Enquanto poeta morrer, a poesia haverá de viver

Textos


O Trote
 
     Haverá tempo em que “trote” significará apenas “andadura natural das cavalgaduras, entre o passo e o galope, a qual se caracteriza pelas batidas regularmente espaçadas, executadas alternadamente por cada par diagonal de patas” ou coisa de equídeos, de criadores de cavalo, do hipismo ou dos requintados desfiles militares. Ao fazer esquecer outras representações dessa palavra, o cavalo vence. Talvez, tudo se resumirá a quatro patas, à simetria dos passos do quadrúpede, ao espetacular trotear como o sapateado cigano nos tablados da Espanha andaluza.

     Lembro-me de que, entre 1961 e 1964, os trotes estudantis enchiam a Rua Duque de Caxias para se mostrarem maiores, do Ponto de Cem de Réis até o Palácio do Governo. Festa inteligente: novatos e veteranos se vestiam ideologicamente dos nossos desafios, de instrução sobre política internacional, denunciando os imbróglios do truste e as invasões arbitrárias das grandes potências em desrespeito à “autodeterminação dos povos” tão discursada por Santiago Dantas e Leonel Brizola. As manifestações denunciavam injustiças sociais, muitas delas idênticas às pregações do padre Juarez Benício, na Igreja da Misericórdia, transmitidas pela Rádio Arapuã quando pertencia à Arquidiocese e a serviço do Movimento de Educação de Base.
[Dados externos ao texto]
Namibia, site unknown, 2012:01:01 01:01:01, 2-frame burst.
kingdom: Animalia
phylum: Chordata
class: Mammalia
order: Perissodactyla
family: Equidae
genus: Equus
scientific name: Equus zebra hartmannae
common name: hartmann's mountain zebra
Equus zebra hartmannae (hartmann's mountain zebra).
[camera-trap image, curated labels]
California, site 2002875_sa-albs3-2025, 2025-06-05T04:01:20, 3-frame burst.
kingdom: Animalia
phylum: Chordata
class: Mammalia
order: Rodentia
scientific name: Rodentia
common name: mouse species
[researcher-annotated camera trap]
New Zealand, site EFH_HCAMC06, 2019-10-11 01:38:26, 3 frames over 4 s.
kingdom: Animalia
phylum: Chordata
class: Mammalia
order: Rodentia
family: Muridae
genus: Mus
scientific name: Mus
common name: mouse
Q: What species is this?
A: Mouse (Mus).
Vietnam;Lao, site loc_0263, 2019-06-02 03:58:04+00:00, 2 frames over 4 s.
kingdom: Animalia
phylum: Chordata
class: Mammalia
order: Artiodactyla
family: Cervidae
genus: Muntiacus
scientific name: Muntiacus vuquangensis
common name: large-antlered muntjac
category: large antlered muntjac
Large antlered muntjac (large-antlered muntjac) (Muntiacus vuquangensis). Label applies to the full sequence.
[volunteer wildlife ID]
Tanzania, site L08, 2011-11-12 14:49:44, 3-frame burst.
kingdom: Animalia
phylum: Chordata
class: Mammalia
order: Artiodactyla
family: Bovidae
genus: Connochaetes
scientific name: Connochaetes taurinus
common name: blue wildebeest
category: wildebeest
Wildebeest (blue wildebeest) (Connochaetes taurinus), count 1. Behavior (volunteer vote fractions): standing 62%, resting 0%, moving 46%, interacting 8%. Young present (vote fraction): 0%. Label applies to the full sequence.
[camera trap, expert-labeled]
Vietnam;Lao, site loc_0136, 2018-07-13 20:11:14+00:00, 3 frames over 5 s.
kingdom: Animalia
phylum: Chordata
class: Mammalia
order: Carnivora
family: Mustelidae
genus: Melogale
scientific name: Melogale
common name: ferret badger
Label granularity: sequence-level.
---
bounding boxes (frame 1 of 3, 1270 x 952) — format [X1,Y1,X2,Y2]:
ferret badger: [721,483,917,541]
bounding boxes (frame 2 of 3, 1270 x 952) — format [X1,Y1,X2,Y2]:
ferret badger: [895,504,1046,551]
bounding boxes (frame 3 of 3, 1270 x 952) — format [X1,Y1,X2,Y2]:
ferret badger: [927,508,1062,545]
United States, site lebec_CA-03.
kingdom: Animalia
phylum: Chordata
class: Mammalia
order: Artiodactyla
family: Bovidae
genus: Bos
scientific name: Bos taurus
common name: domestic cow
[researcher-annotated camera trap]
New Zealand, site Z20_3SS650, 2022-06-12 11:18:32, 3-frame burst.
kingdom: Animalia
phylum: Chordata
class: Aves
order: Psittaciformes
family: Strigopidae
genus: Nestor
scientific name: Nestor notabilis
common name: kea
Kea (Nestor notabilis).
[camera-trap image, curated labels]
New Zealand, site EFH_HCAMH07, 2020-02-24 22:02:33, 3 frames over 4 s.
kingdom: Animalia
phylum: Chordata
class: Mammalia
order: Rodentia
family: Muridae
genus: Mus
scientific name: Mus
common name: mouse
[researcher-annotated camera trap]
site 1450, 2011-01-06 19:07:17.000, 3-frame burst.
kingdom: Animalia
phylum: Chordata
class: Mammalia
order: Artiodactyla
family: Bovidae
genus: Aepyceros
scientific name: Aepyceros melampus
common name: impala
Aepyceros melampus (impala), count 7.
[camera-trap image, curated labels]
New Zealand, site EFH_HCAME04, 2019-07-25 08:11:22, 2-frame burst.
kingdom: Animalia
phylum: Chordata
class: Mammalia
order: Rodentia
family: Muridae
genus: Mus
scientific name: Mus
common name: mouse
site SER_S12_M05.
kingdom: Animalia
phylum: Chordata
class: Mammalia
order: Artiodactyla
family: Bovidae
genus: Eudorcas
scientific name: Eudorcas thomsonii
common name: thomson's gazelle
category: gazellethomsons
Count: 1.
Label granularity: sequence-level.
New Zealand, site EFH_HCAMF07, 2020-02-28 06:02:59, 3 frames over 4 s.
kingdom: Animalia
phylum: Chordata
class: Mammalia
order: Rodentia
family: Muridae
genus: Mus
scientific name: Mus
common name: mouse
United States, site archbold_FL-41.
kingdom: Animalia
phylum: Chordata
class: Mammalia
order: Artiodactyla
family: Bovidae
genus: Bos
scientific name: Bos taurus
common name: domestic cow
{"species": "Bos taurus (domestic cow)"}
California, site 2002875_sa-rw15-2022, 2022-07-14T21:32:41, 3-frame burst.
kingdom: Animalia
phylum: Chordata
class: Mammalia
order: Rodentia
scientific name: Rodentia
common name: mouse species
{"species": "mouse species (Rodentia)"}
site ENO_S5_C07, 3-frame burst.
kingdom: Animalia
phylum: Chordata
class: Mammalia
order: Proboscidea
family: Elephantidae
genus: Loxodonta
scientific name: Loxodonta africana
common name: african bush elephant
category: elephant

As faixas exigiam “reformas de base” da educação à Reforma Agrária; abordavam também causas nacionais, como a de Monteiro Lobato: “o petróleo é nosso”! O jocoso ficava por conta das caricaturas dos corrutos, pelegos e enganadores do povo. Dias atrás, o confrade Eilzo Matos, da APL, registrou que, enquanto se fazia recente manifestação contra a corrução no país, as entidades sindicais, as ONGs ou as OSCIPs estavam ausentes e, como a UNE, contavam dinheiro. Logo a UNE, que sempre organizava esses politizados trotes! E, segundo Eilzo, “no dia em que milhares de brasileiros saíram às ruas para protestar contra a corrupção, ela não saiu (...) estava contando (...) mais de R$ 10 milhões (...) para construir uma sede de 13 andares, que serão ocupados pelo vazio de ideias”.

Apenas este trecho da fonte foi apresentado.